EXERCISE GOAL
A faithful copy of the data is the goal; set it down exactly, without the images.

Saved entries:
· · · · ·
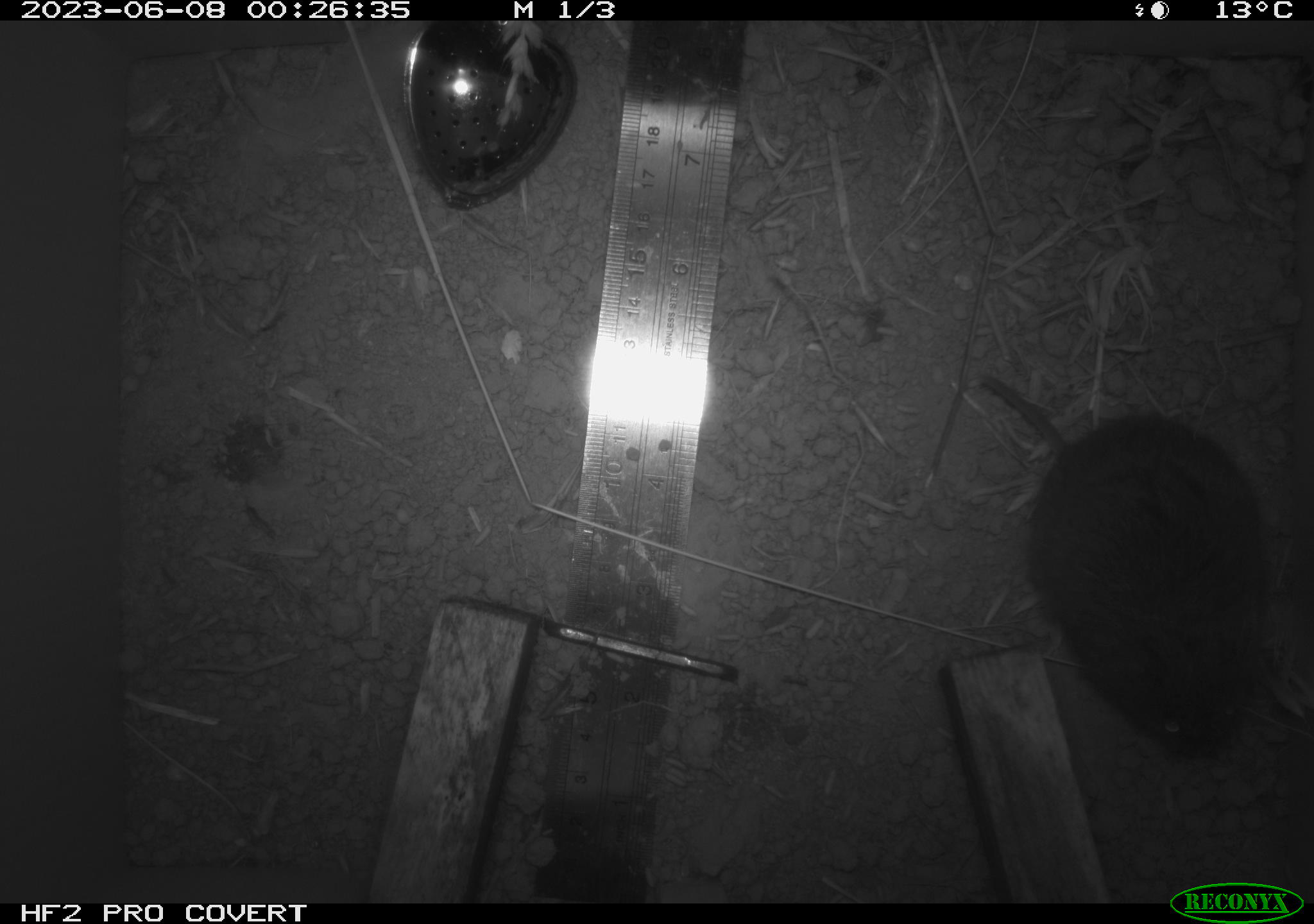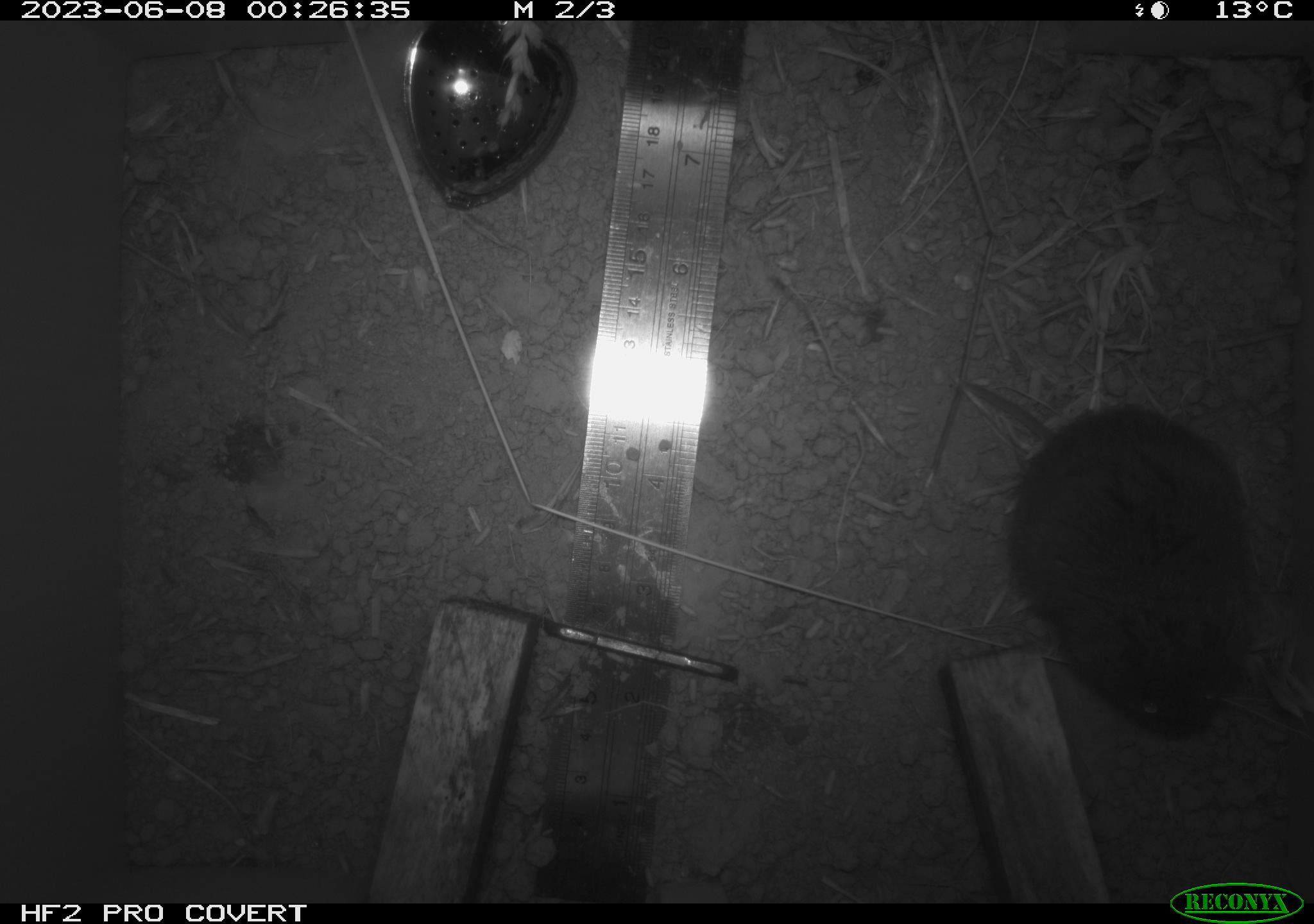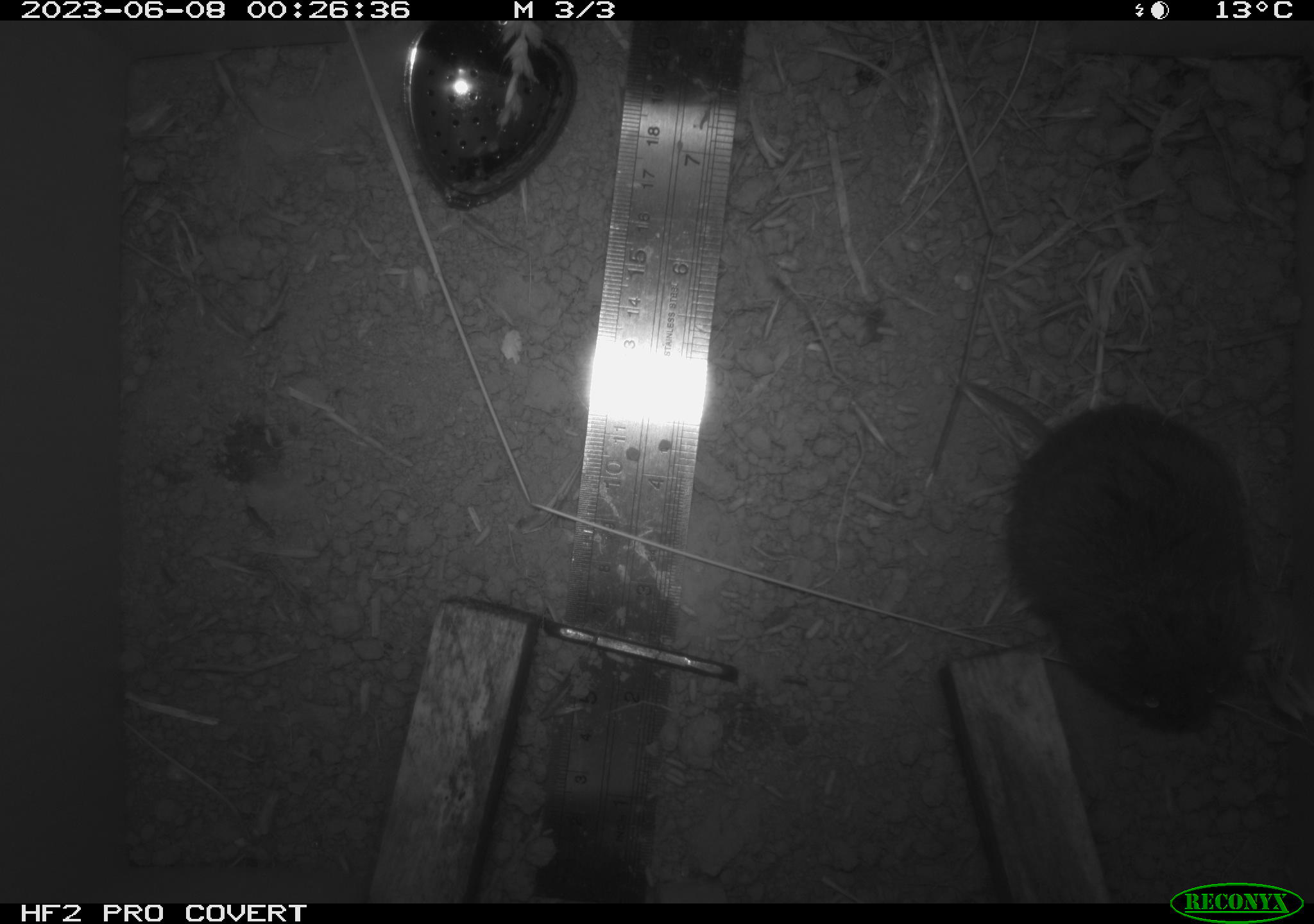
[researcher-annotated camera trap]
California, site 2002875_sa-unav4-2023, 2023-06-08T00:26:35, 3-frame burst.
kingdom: Animalia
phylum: Chordata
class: Mammalia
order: Rodentia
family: Cricetidae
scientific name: Arvicolinae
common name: voles, lemmings, and muskrats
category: arvicolinae subfamily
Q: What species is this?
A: Arvicolinae subfamily (voles, lemmings, and muskrats) (Arvicolinae).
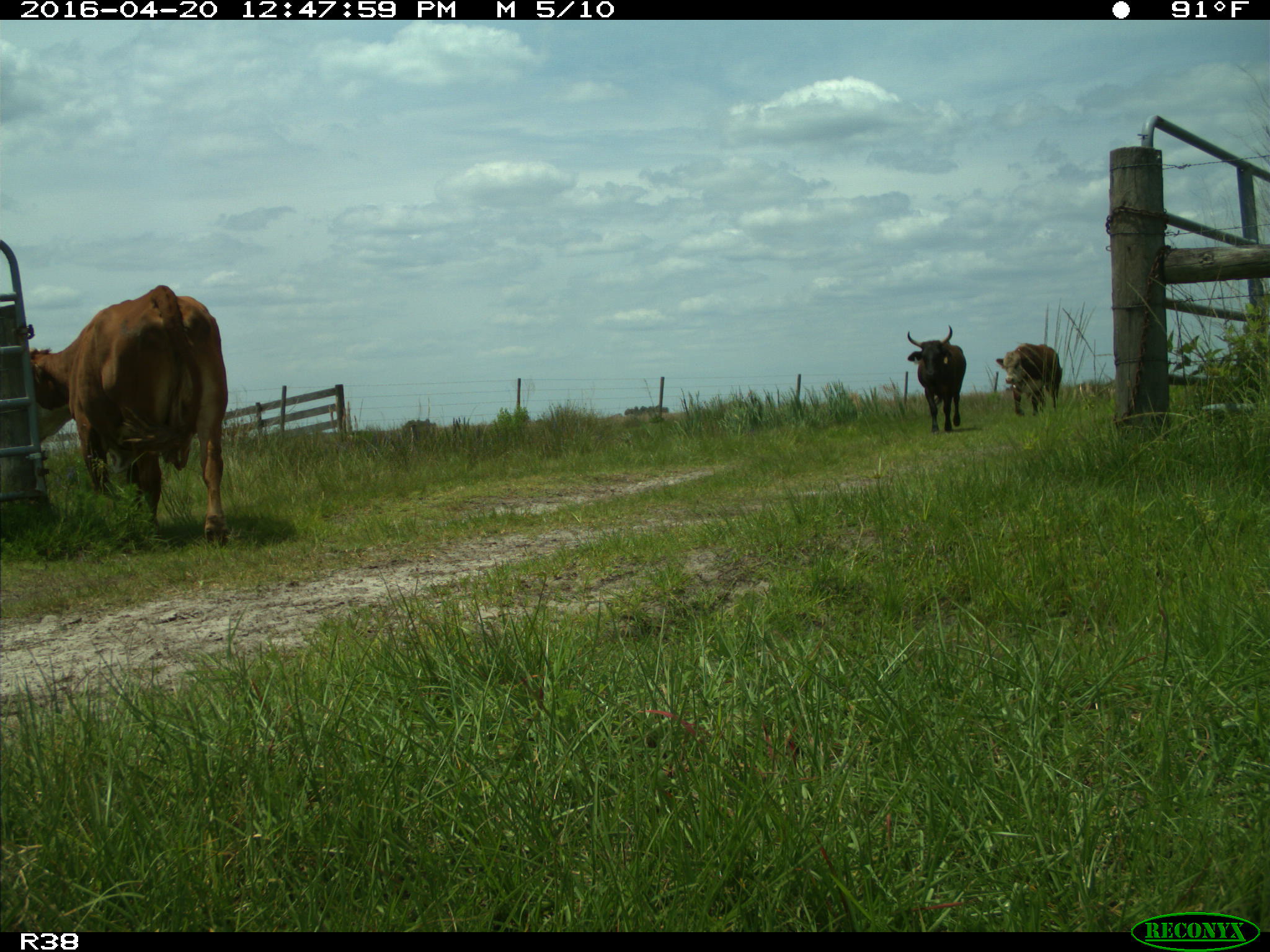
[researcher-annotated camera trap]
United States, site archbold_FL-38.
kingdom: Animalia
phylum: Chordata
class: Mammalia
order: Artiodactyla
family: Bovidae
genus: Bos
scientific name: Bos taurus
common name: domestic cow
· · · · ·
RESULT
[researcher-annotated camera trap]
California, site 2002875_sa-unav4-2023, 2023-06-08T00:26:35, 3-frame burst.
kingdom: Animalia
phylum: Chordata
class: Mammalia
order: Rodentia
family: Cricetidae
scientific name: Arvicolinae
common name: voles, lemmings, and muskrats
category: arvicolinae subfamily
Q: What species is this?
A: Arvicolinae subfamily (voles, lemmings, and muskrats) (Arvicolinae).
[researcher-annotated camera trap]
United States, site archbold_FL-38.
kingdom: Animalia
phylum: Chordata
class: Mammalia
order: Artiodactyla
family: Bovidae
genus: Bos
scientific name: Bos taurus
common name: domestic cow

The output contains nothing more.